C’est bien connu, un bon débat est un débat maîtrisé. Tout est dans le contrôle de l’ordre du jour, dans la répartition des temps de parole et dans la « modération » des échanges. Et pour ce faire, l’eurodéputée socialiste Linda McAvan (rapporteur sur la proposition de prochaine Directive tabac qu’elle soutient) est orfèvre.
On l’a encore vu, ce début d’après-midi au Parlement européen à Bruxelles, où les acteurs, au sens large, de la filière tabac étaient auditionnés (voir Lemondedutabac de ce matin). Cinq eurodéputés étaient présents (pas un Français), parmi lesquels Konrad Florentz qui est le contre-rapporteur, mais dont on sait qu’il est favorable à la Directive (quoiqu’avec une position nuancée sur les paquets quasi génériques).
Bien entendu … l’objet de l’audition ne portait pas sur le bien-fondé de la Directive, ni sur sa pertinence. Mais sur certains aspects précis du texte : ingrédients ; paquets ; snus. La cigarette électronique étant traitée dans une deuxième séance, en fin d’après midi.
Forcément, les interventions – limitées à 3 minutes chacune – ont été très ciblées : qu’elles proviennent des fabricants, des tabaculteurs (représentés par François Vedel), des fabricants d’emballages ou des vendeurs de distributeurs automatiques …

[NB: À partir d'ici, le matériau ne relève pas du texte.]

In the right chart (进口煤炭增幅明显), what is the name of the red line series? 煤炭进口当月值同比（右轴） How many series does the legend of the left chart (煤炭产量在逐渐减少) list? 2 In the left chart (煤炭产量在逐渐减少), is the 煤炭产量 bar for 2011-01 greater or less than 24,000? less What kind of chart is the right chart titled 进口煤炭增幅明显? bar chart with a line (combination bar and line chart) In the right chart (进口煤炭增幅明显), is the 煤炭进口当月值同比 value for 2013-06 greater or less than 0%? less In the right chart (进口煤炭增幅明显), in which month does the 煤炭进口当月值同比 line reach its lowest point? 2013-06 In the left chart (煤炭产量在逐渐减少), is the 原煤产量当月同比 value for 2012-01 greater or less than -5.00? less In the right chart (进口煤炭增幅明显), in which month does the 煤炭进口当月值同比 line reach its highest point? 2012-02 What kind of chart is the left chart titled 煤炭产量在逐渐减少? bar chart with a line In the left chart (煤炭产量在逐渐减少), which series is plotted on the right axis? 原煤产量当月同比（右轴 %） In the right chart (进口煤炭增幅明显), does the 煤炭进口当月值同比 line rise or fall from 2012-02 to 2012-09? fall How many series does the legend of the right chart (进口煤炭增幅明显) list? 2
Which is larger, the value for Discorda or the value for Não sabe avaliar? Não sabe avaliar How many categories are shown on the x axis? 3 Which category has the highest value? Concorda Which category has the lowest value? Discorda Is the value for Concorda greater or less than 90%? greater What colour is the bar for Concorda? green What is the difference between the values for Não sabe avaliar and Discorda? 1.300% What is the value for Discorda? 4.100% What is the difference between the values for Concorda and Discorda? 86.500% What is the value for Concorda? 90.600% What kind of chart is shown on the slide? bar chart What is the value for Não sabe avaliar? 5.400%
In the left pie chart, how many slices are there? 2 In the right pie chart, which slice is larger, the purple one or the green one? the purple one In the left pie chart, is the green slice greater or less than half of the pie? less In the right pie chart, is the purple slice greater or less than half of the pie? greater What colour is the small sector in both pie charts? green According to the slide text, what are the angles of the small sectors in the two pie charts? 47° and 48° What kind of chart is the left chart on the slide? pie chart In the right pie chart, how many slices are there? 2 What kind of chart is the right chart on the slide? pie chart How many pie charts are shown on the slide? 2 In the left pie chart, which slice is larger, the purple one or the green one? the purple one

Pascal Montredon (au nom de la CEDT et de la Confédération des buralistes) est revenu – 5 minutes durant – sur le principal objectif de la Directive (faire baisser la prévalence tabagique des jeunes) pour mettre en avant les vertus d’un réseau de vente du tabac « physique et responsable », reposant sur un maillage de commerçants sous tutelle des pouvoirs publics. Il a fustigé certaines mesures de la Directive comme attentatoire à la survie économique des réseaux de détaillants. Ce à quoi, il lui a été répondu, côté parlementaires européens, « que si les buralistes sont pénalisés par des questions de fiscalité tabac, c’était à voir avec leur gouvernement … ».